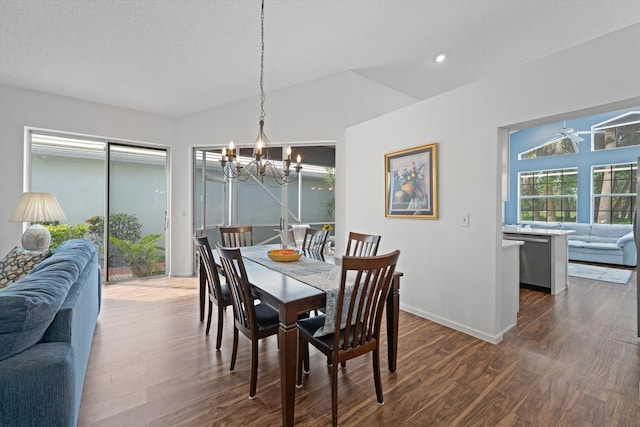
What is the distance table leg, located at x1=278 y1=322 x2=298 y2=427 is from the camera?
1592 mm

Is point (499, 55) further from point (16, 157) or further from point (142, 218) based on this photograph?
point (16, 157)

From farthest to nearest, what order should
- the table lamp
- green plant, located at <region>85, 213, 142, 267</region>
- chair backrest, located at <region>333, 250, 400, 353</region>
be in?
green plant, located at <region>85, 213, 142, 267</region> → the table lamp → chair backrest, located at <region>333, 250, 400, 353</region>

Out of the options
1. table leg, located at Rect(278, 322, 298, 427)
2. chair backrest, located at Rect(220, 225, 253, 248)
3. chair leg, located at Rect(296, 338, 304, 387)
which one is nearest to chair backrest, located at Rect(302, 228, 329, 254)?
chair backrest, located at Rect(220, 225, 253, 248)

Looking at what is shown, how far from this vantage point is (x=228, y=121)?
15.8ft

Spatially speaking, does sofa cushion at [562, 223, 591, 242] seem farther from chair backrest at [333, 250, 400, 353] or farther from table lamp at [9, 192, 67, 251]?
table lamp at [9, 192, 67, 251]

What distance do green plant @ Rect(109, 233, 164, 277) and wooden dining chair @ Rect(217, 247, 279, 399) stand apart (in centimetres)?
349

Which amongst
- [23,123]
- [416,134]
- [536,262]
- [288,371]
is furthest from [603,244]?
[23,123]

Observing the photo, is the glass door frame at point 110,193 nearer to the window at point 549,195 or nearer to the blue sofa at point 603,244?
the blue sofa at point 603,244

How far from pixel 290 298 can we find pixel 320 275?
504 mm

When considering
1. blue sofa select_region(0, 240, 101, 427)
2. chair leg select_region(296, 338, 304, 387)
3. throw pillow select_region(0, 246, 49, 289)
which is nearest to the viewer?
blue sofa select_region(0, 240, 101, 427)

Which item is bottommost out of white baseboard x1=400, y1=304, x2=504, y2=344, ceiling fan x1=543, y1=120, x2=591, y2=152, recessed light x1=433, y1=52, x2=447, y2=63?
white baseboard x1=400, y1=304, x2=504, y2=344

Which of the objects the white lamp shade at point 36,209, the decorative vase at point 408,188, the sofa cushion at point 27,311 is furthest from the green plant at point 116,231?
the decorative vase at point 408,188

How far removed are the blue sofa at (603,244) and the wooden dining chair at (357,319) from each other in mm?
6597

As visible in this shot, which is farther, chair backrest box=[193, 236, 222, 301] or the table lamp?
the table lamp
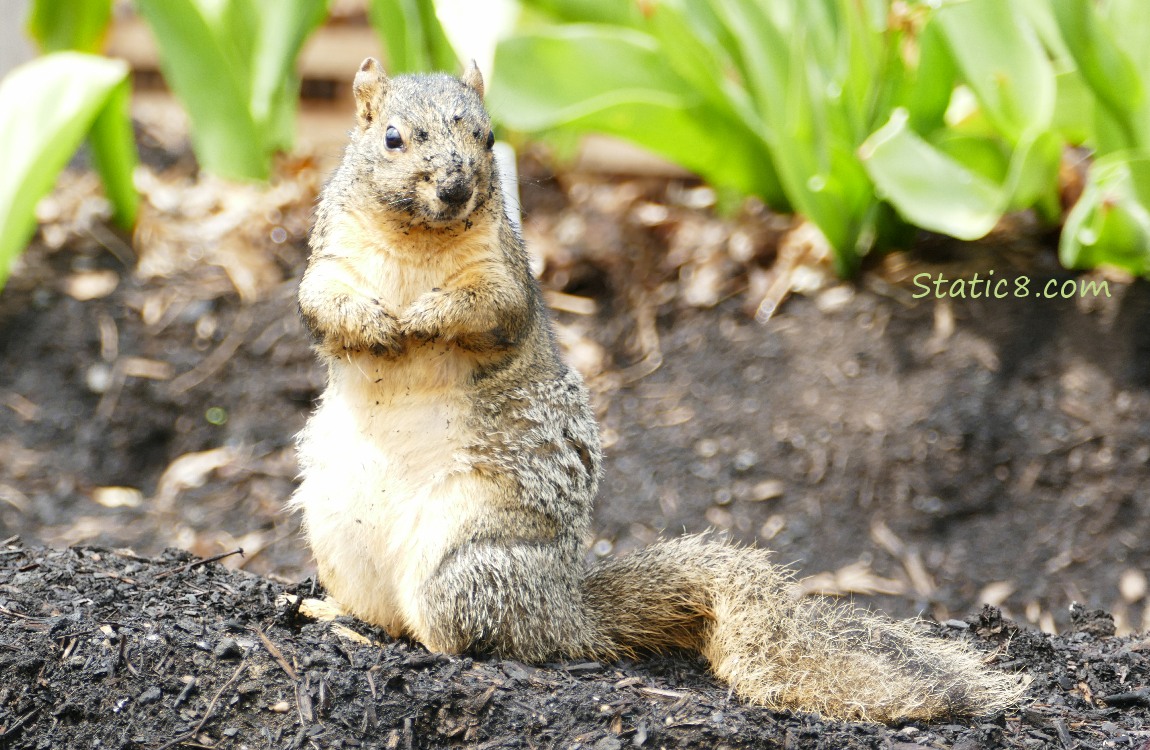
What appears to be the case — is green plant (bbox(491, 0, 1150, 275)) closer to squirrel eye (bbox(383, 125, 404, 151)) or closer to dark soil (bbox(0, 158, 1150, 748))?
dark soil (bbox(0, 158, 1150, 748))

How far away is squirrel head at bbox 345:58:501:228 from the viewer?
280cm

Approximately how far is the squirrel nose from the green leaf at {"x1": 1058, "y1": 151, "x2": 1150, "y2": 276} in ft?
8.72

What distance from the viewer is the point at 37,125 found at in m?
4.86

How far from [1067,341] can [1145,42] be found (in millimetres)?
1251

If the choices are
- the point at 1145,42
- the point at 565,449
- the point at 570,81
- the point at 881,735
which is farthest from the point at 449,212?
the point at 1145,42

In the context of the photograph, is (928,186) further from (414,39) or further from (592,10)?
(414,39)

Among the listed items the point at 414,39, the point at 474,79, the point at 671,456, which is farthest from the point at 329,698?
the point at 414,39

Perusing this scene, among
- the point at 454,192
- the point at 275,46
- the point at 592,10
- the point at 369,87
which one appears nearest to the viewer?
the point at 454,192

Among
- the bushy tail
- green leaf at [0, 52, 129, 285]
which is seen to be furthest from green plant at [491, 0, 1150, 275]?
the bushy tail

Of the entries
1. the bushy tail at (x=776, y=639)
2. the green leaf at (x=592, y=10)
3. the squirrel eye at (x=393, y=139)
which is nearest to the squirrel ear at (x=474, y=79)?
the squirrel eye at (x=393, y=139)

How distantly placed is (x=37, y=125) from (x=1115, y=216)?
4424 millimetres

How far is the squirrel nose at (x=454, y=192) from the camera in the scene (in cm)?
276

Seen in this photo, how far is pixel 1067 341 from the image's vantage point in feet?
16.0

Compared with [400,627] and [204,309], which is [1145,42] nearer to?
##########
Your instructions: Leaving aside the images, write out the entries above word for word.

The reply:
What is the distance table leg, located at x1=278 y1=322 x2=298 y2=427 is from the camera?
1592 mm

Is point (499, 55) further from point (16, 157) or further from point (142, 218) based on this photograph?
point (16, 157)

From farthest to nearest, what order should
- the table lamp
- green plant, located at <region>85, 213, 142, 267</region>
- chair backrest, located at <region>333, 250, 400, 353</region>
be in?
green plant, located at <region>85, 213, 142, 267</region> → the table lamp → chair backrest, located at <region>333, 250, 400, 353</region>

Out of the options
1. table leg, located at Rect(278, 322, 298, 427)
2. chair backrest, located at Rect(220, 225, 253, 248)
3. chair leg, located at Rect(296, 338, 304, 387)
which one is nearest to chair backrest, located at Rect(302, 228, 329, 254)?
chair backrest, located at Rect(220, 225, 253, 248)

Looking at what is shown, how far from this vantage point is (x=228, y=121)?
15.8ft

Spatially speaking, does sofa cushion at [562, 223, 591, 242] seem farther from chair backrest at [333, 250, 400, 353] or farther from table lamp at [9, 192, 67, 251]?
table lamp at [9, 192, 67, 251]

What distance do green plant @ Rect(109, 233, 164, 277) and wooden dining chair @ Rect(217, 247, 279, 399) stand apart (in centimetres)?
349

Which amongst
- [23,123]
- [416,134]
- [536,262]
- [288,371]
is furthest from [603,244]?
[23,123]

Observing the photo, is the glass door frame at point 110,193 nearer to the window at point 549,195 or nearer to the blue sofa at point 603,244?
the blue sofa at point 603,244

How far from pixel 290 298 can we find pixel 320 275?
504 mm

When considering
1. blue sofa select_region(0, 240, 101, 427)
2. chair leg select_region(296, 338, 304, 387)
3. throw pillow select_region(0, 246, 49, 289)
which is nearest to the viewer?
blue sofa select_region(0, 240, 101, 427)

Which item is bottommost out of white baseboard x1=400, y1=304, x2=504, y2=344, ceiling fan x1=543, y1=120, x2=591, y2=152, recessed light x1=433, y1=52, x2=447, y2=63?
white baseboard x1=400, y1=304, x2=504, y2=344

Which of the objects the white lamp shade at point 36,209, the decorative vase at point 408,188, the sofa cushion at point 27,311 is furthest from the green plant at point 116,231?
the decorative vase at point 408,188

How far removed are the blue sofa at (603,244) and the wooden dining chair at (357,319) from each other in mm?
6597

As visible in this shot, which is farther, chair backrest box=[193, 236, 222, 301] or the table lamp?
the table lamp
What appears to be the case — is green plant (bbox(491, 0, 1150, 275)) closer to squirrel eye (bbox(383, 125, 404, 151)) or closer to dark soil (bbox(0, 158, 1150, 748))?
dark soil (bbox(0, 158, 1150, 748))

How far away is squirrel head at bbox 345:58:501:228 from the viewer?
280cm

Approximately how far is the squirrel nose from the green leaf at {"x1": 1058, "y1": 151, "x2": 1150, "y2": 276} in ft?
8.72

What distance from the viewer is the point at 37,125 found at in m?
4.86

How far from [1067,341] can [1145,42] be found (in millimetres)?
1251

If the choices are
- the point at 1145,42
- the point at 565,449
- the point at 570,81
- the point at 881,735
which is farthest from the point at 449,212?
the point at 1145,42

In the context of the photograph, is (928,186) further from (414,39) or further from (592,10)?
(414,39)

Among the listed items the point at 414,39, the point at 474,79, the point at 671,456, which is farthest from the point at 329,698?
the point at 414,39

Perusing this scene, among
- the point at 454,192
- the point at 275,46
- the point at 592,10
- the point at 369,87
which one appears nearest to the viewer?
the point at 454,192

Among
- the bushy tail
- green leaf at [0, 52, 129, 285]
which is seen to be furthest from green plant at [491, 0, 1150, 275]?
the bushy tail

Of the entries
1. the bushy tail at (x=776, y=639)
2. the green leaf at (x=592, y=10)
3. the squirrel eye at (x=393, y=139)
which is nearest to the squirrel ear at (x=474, y=79)?
the squirrel eye at (x=393, y=139)

How distantly placed is (x=37, y=125) from (x=1115, y=216)?
4424 millimetres

How far is the squirrel nose at (x=454, y=192) from the camera in the scene (in cm)?
276

Seen in this photo, how far is pixel 1067 341 from the image's vantage point in feet?
16.0

Compared with [400,627] and [204,309], which is [1145,42] nearer to?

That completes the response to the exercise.